Now let's calculate the areas of the square and the equilateral triangle:
1. Area of the Square:
The perimeter of a square is equal to four times the length of its side (in this case, x). Therefore, the length of each side of the square will be x/4.
The area of the square is given by the formula: Area = side^2. So, the area of the square will be (x/4)^2.

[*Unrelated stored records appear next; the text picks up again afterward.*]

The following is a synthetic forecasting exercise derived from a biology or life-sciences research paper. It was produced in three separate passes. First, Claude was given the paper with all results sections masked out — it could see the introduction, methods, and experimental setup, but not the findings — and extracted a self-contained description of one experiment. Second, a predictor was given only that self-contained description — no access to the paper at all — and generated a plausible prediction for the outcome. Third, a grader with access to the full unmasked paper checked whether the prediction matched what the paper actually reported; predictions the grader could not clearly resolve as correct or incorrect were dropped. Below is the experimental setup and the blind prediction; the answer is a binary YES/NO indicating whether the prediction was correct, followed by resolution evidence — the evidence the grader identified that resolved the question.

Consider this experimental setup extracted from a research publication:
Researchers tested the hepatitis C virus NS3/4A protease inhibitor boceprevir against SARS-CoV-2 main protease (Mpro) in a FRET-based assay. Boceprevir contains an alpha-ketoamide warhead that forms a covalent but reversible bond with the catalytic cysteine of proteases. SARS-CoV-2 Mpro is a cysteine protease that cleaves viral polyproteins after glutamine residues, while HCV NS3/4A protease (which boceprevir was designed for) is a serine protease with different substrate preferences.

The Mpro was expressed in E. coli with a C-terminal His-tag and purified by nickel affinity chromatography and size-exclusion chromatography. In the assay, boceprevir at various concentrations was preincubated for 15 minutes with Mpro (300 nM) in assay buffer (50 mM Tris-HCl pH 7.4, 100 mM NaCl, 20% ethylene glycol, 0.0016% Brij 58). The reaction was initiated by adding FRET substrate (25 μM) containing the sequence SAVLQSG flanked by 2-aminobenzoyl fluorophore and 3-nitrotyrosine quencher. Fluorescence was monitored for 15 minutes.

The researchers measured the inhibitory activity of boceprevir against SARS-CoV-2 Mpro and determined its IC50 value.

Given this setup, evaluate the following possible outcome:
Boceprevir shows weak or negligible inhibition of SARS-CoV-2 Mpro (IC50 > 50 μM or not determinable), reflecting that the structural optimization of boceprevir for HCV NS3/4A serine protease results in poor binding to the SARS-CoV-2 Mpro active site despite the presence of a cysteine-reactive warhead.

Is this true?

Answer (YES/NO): NO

2. Area of the Equilateral Triangle:
The perimeter of an equilateral triangle is equal to three times the length of its side (in this case, 5 - x). Therefore, the length of each side of the equilateral triangle will be (5 - x)/3.
The area of the equilateral triangle is given by the formula: Area = (sqrt(3)/4) * side^2. So, the area of the equilateral triangle will be (sqrt(3)/4) * ((5 - x)/3)^2.
Now, to find the total area enclosed by both shapes, we add the areas of the square and the equilateral triangle:
Total Area = (x/4)^2 + (sqrt(3)/4) * ((5 - x)/3)^2
To find the minimum total area, we need to find the value of "x" that minimizes the equation.
We can use calculus to find the minimum of the function. Take the derivative of the function with respect to "x" and set it equal to zero:
d(Total Area) / dx = 0
By solving this equation, we can find the value of "x" that minimizes the total area.
After finding the value of "x," we can determine the position at which the wire should be cut to achieve the desired minimum total area.